┌──

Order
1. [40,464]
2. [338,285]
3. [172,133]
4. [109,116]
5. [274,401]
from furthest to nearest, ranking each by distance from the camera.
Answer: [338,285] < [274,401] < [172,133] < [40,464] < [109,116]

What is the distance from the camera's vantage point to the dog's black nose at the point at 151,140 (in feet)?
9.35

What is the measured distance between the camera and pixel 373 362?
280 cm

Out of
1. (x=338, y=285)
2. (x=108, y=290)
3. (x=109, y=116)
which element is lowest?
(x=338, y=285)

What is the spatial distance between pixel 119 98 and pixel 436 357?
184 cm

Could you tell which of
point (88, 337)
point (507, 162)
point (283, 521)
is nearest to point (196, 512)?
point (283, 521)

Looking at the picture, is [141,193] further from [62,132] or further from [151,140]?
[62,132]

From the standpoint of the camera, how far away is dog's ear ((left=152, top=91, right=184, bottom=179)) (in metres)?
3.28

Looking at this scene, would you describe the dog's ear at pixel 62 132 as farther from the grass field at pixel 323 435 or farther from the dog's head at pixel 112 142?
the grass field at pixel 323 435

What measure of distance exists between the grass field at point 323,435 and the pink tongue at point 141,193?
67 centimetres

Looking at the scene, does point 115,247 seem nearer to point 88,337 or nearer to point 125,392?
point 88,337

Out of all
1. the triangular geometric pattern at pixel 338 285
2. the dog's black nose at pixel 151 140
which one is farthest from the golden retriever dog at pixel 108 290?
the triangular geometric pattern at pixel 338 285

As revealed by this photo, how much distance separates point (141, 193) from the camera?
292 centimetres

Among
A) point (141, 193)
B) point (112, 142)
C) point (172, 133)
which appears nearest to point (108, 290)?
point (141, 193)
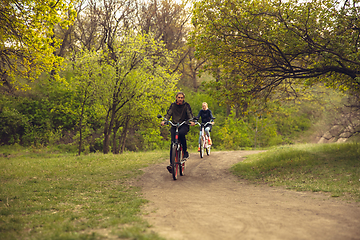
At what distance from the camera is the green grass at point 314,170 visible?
24.5 ft

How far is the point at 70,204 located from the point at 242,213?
3.33 m

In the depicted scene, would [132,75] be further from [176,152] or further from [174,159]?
[174,159]

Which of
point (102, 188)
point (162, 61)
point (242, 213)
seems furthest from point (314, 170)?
point (162, 61)

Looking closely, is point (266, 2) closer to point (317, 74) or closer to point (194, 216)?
point (317, 74)

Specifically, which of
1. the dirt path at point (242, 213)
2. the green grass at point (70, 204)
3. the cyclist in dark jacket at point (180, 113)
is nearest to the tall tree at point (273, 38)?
the cyclist in dark jacket at point (180, 113)

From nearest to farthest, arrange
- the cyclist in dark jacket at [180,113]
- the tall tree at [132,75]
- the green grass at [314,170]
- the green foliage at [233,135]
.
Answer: the green grass at [314,170] < the cyclist in dark jacket at [180,113] < the tall tree at [132,75] < the green foliage at [233,135]

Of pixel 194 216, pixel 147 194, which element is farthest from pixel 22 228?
pixel 147 194

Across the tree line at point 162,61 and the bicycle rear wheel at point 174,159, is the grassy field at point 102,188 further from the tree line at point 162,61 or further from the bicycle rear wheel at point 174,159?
the tree line at point 162,61

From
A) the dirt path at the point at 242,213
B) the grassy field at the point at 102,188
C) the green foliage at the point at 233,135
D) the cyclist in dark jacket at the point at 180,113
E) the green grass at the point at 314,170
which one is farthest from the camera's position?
the green foliage at the point at 233,135

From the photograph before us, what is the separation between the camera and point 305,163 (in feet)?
34.2

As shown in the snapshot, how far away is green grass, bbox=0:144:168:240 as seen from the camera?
12.2 feet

└──

Goal of the exercise: Please repeat the entries exactly. Do not include the pictures.

Correct output:
Order
1. [40,464]
2. [338,285]
3. [172,133]
4. [109,116]
5. [274,401]
from furthest to nearest, ranking each by distance from the camera.
Answer: [338,285] < [274,401] < [172,133] < [40,464] < [109,116]

What is the distance from the camera's vantage point to the dog's black nose at the point at 151,140 (in feet)?
9.35

What is the measured distance between the camera and pixel 373 362?
280 cm

Out of
1. (x=338, y=285)
2. (x=108, y=290)
3. (x=109, y=116)
which element is lowest?
(x=338, y=285)

What is the spatial distance between pixel 119 98 and pixel 436 357?
184 cm

Could you tell which of
point (88, 337)
point (507, 162)
point (283, 521)
is nearest to point (196, 512)?
point (283, 521)

Looking at the picture, is [141,193] further from [62,132] or further from [151,140]?
[62,132]

From the standpoint of the camera, how far away is dog's ear ((left=152, top=91, right=184, bottom=179)) (in metres)?
3.28

Looking at this scene, would you describe the dog's ear at pixel 62 132 as farther from the grass field at pixel 323 435 or farther from the dog's head at pixel 112 142?
the grass field at pixel 323 435

What measure of distance exists between the grass field at point 323,435 and the pink tongue at point 141,193?
67 centimetres

Looking at the scene, does point 115,247 seem nearer to point 88,337 or nearer to point 125,392?
point 88,337

Out of all
1. the triangular geometric pattern at pixel 338 285
2. the dog's black nose at pixel 151 140
which one is farthest from the golden retriever dog at pixel 108 290?
the triangular geometric pattern at pixel 338 285

As revealed by this photo, how much distance separates point (141, 193) from the camera?
292 centimetres

Among
A) point (141, 193)
B) point (112, 142)
C) point (172, 133)
which appears nearest to point (108, 290)?
point (141, 193)
At what distance from the camera is the green grass at point 314,170 visible?
24.5 ft

How far is the point at 70,204 located from the point at 242,213?
3.33 m

In the depicted scene, would [132,75] be further from [176,152] or further from [174,159]?
[174,159]

Which of
point (102, 188)
point (162, 61)
point (242, 213)
seems furthest from point (314, 170)?
point (162, 61)

Looking closely, is point (266, 2) closer to point (317, 74) or closer to point (194, 216)?
point (317, 74)

Specifically, which of
1. the dirt path at point (242, 213)
2. the green grass at point (70, 204)
3. the cyclist in dark jacket at point (180, 113)
is nearest to the tall tree at point (273, 38)?
the cyclist in dark jacket at point (180, 113)

From nearest to farthest, arrange
- the cyclist in dark jacket at [180,113]
- the tall tree at [132,75]
- the green grass at [314,170]
- the green foliage at [233,135]
.
Answer: the green grass at [314,170] < the cyclist in dark jacket at [180,113] < the tall tree at [132,75] < the green foliage at [233,135]

Of pixel 194 216, pixel 147 194, which element is farthest from pixel 22 228?
pixel 147 194

Across the tree line at point 162,61 and the bicycle rear wheel at point 174,159, is the grassy field at point 102,188 further from the tree line at point 162,61 or further from the bicycle rear wheel at point 174,159?
the tree line at point 162,61

From
A) the dirt path at the point at 242,213
B) the grassy field at the point at 102,188
C) the green foliage at the point at 233,135
D) the cyclist in dark jacket at the point at 180,113
E) the green grass at the point at 314,170
which one is farthest from the camera's position?
the green foliage at the point at 233,135

From the photograph before us, what is the separation between the camera and point 305,163 (in feet)?
34.2

As shown in the snapshot, how far away is green grass, bbox=0:144:168:240 as seen from the camera?
12.2 feet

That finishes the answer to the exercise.